• _Directions for this task_: Please pull out, word for word, the entries below that fall between the line holding "What is the distance from tree" and the line holding "1469 inches", inclusive, leaving any pictures out of your answer.

• _Rows_:
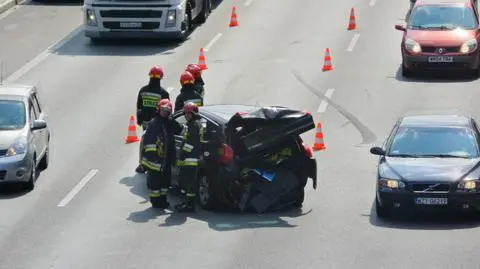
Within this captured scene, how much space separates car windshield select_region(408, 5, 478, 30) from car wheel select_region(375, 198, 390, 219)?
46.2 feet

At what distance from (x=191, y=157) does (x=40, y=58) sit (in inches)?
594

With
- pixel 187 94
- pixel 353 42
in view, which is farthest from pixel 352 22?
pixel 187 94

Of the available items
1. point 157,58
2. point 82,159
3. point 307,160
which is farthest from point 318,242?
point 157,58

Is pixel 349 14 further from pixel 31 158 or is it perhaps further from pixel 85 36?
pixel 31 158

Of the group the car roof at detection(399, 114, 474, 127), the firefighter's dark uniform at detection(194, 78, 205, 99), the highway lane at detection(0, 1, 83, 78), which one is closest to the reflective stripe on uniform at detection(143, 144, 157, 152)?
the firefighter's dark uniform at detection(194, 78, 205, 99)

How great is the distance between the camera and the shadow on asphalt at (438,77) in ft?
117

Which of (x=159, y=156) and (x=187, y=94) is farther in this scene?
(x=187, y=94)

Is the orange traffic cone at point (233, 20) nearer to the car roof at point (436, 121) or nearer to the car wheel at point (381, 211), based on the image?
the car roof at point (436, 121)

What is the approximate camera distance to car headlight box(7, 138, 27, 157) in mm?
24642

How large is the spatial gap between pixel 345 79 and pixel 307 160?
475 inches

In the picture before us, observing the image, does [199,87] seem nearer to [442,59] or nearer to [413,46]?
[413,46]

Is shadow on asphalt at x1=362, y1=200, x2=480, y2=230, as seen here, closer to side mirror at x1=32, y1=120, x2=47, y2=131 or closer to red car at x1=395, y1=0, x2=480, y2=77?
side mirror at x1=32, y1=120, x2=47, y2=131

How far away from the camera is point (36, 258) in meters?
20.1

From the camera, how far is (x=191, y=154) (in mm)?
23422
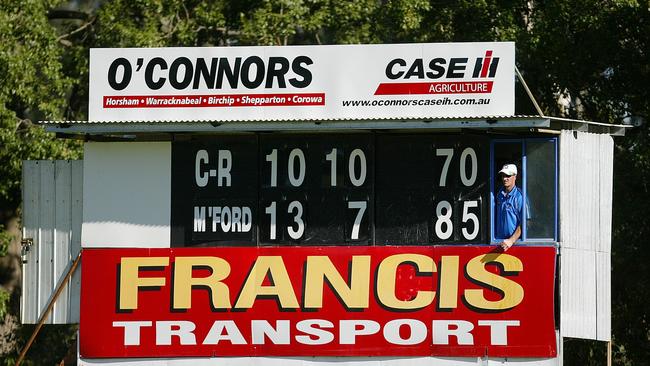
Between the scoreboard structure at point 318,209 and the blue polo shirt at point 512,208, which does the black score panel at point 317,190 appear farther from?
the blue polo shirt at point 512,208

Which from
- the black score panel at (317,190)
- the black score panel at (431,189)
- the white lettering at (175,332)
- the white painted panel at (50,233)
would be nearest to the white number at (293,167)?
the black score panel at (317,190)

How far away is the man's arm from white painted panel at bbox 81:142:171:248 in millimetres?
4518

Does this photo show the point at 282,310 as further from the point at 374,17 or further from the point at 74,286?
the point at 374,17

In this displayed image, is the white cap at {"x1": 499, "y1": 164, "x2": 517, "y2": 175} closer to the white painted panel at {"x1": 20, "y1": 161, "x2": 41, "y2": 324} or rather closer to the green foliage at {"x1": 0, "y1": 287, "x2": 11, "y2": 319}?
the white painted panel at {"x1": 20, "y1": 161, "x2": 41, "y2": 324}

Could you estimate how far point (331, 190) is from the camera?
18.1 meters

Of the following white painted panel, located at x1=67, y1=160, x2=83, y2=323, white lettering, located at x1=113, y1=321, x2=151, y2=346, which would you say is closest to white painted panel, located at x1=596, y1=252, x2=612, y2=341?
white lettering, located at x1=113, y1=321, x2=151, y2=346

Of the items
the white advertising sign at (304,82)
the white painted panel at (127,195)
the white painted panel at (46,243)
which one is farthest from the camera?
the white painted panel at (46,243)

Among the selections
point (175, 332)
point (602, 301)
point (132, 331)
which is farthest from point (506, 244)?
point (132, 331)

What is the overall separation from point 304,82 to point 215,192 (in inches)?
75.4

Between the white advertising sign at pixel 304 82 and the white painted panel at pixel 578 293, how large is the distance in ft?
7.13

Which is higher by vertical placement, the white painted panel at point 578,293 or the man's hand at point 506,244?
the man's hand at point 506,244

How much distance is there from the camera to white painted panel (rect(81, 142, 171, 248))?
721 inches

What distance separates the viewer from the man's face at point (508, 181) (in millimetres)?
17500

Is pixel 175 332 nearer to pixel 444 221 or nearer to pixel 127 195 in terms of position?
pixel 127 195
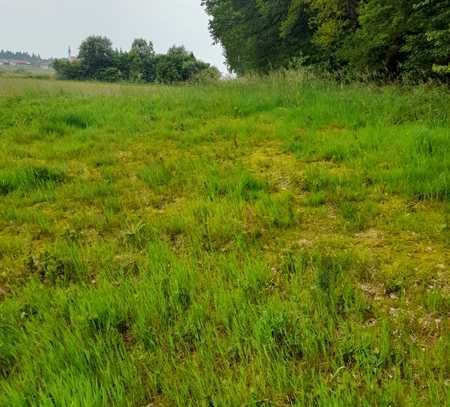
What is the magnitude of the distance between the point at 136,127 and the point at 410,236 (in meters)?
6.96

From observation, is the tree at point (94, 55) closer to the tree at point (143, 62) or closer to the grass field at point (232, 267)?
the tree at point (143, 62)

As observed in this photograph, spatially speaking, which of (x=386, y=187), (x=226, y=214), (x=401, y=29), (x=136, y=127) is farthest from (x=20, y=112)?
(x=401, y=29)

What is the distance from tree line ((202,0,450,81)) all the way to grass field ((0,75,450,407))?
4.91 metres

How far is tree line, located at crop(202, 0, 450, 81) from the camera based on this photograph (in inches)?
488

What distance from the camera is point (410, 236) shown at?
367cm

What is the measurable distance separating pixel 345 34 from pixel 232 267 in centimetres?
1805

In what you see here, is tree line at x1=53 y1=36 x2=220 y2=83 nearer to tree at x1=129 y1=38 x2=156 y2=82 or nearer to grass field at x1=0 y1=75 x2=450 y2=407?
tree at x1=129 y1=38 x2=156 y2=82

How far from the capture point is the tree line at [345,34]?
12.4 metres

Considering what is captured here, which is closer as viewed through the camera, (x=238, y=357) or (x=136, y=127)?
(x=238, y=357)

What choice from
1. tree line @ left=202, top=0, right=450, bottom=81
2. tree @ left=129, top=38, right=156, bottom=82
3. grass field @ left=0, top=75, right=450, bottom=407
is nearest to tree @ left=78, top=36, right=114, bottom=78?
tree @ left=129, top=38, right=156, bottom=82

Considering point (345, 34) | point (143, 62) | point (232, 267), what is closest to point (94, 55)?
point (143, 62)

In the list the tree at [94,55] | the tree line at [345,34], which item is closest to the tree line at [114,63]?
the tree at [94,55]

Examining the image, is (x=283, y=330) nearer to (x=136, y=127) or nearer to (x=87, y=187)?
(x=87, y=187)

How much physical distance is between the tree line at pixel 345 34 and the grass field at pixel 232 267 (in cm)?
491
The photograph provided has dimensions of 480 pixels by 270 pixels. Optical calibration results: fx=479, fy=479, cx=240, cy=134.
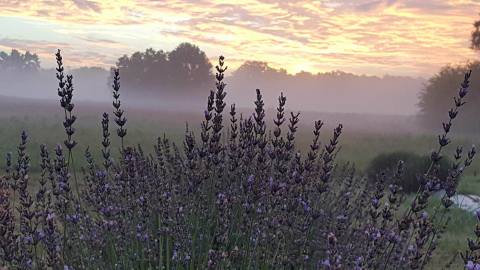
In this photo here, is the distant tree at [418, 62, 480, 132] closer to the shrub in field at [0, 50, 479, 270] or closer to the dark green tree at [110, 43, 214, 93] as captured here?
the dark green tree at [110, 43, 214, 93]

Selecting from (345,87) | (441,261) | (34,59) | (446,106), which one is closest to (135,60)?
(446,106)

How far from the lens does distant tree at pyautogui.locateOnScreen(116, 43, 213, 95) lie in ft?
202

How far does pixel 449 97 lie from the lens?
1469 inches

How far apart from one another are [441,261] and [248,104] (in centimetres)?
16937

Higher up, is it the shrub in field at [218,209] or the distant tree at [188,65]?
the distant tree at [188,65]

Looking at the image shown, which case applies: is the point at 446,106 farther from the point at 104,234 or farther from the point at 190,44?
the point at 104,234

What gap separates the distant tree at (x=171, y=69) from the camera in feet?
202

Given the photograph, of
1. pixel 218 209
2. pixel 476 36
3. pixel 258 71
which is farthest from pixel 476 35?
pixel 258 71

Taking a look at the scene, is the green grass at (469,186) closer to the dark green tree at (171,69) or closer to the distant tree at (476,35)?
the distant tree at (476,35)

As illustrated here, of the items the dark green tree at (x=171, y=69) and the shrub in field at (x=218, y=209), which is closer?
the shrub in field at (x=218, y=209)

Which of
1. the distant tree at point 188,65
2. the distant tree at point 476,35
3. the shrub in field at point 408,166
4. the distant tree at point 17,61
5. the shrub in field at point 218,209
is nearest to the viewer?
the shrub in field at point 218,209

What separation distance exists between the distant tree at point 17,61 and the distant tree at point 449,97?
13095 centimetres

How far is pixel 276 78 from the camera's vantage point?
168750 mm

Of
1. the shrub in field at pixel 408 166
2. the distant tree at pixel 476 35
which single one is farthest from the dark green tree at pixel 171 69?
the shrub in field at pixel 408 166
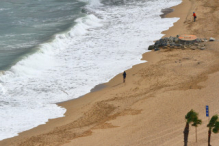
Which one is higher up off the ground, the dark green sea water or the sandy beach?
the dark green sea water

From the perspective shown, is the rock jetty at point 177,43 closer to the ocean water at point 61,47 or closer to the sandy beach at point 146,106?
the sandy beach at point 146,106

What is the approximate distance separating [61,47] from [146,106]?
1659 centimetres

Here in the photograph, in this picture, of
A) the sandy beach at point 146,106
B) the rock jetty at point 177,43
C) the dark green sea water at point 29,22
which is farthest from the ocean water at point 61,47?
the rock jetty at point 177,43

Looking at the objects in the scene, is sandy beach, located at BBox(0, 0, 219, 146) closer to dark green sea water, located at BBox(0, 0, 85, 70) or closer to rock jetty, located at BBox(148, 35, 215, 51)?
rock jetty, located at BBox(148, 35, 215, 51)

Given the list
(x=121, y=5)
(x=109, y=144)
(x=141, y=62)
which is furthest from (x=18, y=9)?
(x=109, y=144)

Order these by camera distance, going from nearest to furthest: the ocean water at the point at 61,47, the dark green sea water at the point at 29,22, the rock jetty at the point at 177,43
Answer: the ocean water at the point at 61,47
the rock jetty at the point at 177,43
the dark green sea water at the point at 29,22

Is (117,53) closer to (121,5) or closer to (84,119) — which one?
* * *
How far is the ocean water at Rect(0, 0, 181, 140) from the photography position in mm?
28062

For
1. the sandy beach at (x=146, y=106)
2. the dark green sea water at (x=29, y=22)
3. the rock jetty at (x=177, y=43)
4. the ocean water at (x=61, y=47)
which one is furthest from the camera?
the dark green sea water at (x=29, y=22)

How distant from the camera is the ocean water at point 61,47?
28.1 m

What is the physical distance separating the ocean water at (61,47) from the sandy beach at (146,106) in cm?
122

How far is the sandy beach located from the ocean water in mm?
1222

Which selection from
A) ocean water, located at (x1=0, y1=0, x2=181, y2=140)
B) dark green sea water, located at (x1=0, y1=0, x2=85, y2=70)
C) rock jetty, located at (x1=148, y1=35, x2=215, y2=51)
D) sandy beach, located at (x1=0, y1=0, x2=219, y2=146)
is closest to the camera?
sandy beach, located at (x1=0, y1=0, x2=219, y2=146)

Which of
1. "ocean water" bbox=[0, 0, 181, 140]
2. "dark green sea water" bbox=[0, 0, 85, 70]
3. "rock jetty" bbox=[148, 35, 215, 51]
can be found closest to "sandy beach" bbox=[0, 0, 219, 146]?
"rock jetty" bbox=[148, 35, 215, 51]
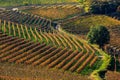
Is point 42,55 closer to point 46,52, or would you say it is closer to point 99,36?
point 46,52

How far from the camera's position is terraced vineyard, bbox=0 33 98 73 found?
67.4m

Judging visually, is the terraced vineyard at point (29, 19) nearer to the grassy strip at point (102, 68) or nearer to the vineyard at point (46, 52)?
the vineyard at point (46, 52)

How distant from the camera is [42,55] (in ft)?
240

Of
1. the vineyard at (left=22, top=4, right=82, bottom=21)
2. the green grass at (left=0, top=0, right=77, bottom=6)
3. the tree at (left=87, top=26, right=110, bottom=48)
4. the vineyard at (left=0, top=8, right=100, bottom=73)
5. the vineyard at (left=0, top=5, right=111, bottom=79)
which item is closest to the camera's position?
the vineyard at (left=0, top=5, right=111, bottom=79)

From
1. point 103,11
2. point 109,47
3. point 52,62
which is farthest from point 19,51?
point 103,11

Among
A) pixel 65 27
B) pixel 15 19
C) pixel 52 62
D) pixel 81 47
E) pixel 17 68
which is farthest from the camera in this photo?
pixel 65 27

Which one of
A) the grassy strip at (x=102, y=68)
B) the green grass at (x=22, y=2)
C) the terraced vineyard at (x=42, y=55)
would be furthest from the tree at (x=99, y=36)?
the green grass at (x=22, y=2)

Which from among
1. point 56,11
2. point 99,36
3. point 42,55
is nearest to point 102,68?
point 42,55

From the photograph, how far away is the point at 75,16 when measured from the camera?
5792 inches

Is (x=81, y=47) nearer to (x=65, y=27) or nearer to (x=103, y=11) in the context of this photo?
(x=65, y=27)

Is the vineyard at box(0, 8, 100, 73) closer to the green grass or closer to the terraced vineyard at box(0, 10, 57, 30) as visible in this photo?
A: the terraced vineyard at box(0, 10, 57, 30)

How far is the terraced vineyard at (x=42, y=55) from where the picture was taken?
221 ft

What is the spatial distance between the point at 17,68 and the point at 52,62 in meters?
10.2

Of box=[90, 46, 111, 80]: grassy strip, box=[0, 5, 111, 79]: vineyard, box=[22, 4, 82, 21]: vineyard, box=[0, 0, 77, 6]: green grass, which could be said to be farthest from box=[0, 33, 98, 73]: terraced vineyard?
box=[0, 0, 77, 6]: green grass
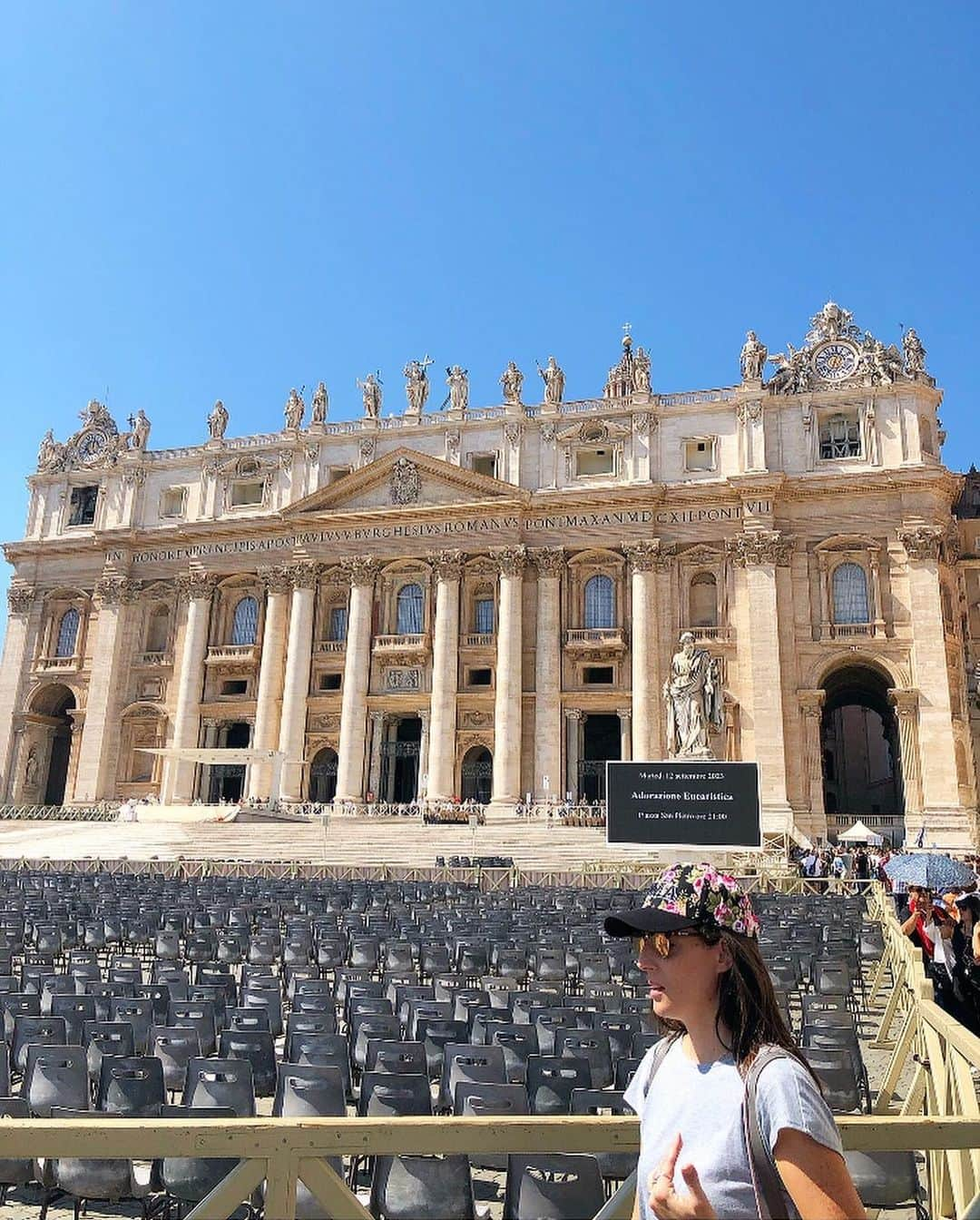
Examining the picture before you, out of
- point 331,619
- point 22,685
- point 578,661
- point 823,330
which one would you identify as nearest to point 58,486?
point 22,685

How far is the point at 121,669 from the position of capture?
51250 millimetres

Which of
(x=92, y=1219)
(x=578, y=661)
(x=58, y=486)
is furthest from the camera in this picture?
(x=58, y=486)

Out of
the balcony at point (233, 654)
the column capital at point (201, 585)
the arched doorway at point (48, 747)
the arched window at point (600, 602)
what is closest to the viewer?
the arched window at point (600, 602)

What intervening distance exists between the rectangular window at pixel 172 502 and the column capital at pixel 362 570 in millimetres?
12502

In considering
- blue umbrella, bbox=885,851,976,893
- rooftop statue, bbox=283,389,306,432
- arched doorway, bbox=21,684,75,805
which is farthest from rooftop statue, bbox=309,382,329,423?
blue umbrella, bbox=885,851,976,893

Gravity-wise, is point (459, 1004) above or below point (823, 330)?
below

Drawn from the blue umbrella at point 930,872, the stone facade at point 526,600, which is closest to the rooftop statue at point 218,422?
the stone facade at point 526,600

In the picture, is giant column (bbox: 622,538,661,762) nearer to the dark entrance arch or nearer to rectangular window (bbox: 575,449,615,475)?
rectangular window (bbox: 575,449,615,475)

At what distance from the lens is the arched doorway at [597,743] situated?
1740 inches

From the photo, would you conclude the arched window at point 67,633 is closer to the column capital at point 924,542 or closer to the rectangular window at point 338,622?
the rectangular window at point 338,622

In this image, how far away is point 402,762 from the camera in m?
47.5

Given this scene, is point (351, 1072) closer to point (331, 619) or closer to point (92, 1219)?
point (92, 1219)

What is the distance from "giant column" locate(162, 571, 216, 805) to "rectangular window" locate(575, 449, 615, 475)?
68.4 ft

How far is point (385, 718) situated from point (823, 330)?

• _Task output_:
What is the distance from tree line ((202,0,450,81)) all the way to grass field ((0,75,450,407))?
4.91 metres

How far is tree line, located at crop(202, 0, 450, 81) from the camera based on this photograph (in inches)?
488

What distance from the camera is point (410, 236) shown at?
367cm

What is the measurable distance separating pixel 345 34 from pixel 232 267 in centimetres?
1805

In what you see here, is tree line at x1=53 y1=36 x2=220 y2=83 nearer to tree at x1=129 y1=38 x2=156 y2=82 or nearer to grass field at x1=0 y1=75 x2=450 y2=407?
tree at x1=129 y1=38 x2=156 y2=82

How far from the capture point is the tree line at [345,34]?
12.4 metres

Considering what is captured here, which is closer as viewed through the camera, (x=238, y=357) or (x=136, y=127)?
(x=238, y=357)

What choice from
1. tree line @ left=202, top=0, right=450, bottom=81
2. tree @ left=129, top=38, right=156, bottom=82
3. grass field @ left=0, top=75, right=450, bottom=407
is nearest to tree @ left=78, top=36, right=114, bottom=78?
tree @ left=129, top=38, right=156, bottom=82

Considering point (345, 34) | point (143, 62) | point (232, 267), what is closest to point (94, 55)?
point (143, 62)

In the list the tree at [94,55] | the tree line at [345,34], which item is closest to the tree line at [114,63]?
the tree at [94,55]

Examining the image, is (x=283, y=330) nearer to (x=136, y=127) or nearer to (x=87, y=187)?
(x=87, y=187)

How much physical distance is between the tree line at pixel 345 34 and the grass field at pixel 232 267 (in cm)?
491
The photograph provided has dimensions of 480 pixels by 270 pixels. Optical calibration results: fx=479, fy=479, cx=240, cy=134.
In this photo here, is the distant tree at [418, 62, 480, 132] closer to the shrub in field at [0, 50, 479, 270] or closer to the dark green tree at [110, 43, 214, 93] as captured here?
the dark green tree at [110, 43, 214, 93]

Selecting from (345,87) | (441,261) | (34,59) | (446,106), which one is closest to (135,60)?
(446,106)

How far from the lens does distant tree at pyautogui.locateOnScreen(116, 43, 213, 95) lie in ft?
202

How far does pixel 449 97 lie from the lens?
1469 inches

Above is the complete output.